**Goal of the exercise:** Can you copy out, word for word, the records from the line containing "Thinking about height, does" through the end of the records?

**Records for the exercise:**

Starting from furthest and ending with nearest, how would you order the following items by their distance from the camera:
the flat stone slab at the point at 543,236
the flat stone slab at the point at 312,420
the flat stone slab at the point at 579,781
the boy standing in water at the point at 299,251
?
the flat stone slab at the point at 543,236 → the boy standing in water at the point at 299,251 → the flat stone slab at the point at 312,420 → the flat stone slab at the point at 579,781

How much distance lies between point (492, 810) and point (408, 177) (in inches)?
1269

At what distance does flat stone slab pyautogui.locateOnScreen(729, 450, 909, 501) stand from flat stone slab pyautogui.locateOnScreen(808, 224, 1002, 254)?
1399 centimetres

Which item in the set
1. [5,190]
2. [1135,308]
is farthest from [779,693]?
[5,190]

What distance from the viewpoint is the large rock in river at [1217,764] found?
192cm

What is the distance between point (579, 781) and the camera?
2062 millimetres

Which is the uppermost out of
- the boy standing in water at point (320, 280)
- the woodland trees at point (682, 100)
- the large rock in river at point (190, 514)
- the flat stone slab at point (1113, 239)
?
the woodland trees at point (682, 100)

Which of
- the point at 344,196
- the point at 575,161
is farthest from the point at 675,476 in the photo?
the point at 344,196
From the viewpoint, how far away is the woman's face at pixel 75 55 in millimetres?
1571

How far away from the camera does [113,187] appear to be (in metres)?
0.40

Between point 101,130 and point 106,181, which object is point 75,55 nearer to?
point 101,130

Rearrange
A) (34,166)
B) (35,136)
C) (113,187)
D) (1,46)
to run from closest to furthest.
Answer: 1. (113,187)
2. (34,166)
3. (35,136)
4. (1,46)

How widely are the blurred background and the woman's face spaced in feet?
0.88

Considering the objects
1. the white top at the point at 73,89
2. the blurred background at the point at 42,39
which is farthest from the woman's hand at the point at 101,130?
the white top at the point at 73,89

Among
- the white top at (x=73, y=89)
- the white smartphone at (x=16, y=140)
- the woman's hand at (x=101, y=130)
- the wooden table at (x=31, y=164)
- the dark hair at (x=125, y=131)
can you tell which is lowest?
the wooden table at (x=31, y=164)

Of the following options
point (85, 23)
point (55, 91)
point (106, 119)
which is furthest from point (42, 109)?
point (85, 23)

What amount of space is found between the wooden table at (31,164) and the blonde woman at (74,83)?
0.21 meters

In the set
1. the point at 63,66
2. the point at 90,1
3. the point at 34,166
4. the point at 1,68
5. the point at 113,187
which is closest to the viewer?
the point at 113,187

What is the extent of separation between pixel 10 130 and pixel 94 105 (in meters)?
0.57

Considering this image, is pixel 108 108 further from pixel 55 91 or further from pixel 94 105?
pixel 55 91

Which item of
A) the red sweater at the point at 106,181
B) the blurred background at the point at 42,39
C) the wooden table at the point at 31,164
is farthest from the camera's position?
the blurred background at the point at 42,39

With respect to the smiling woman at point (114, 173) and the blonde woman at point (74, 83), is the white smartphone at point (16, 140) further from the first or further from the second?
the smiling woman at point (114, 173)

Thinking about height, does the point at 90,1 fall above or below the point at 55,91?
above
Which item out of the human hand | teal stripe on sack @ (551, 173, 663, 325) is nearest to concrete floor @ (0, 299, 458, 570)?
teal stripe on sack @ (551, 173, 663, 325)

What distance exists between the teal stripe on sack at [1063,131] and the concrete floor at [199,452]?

**Written reply:**
Thinking about height, does the point at 90,1 fall above or below the point at 55,91?
above
Which item out of the human hand | teal stripe on sack @ (551, 173, 663, 325) is nearest to concrete floor @ (0, 299, 458, 570)?
teal stripe on sack @ (551, 173, 663, 325)

What distance exists between the teal stripe on sack at [1063,131] and the concrete floor at [199,452]?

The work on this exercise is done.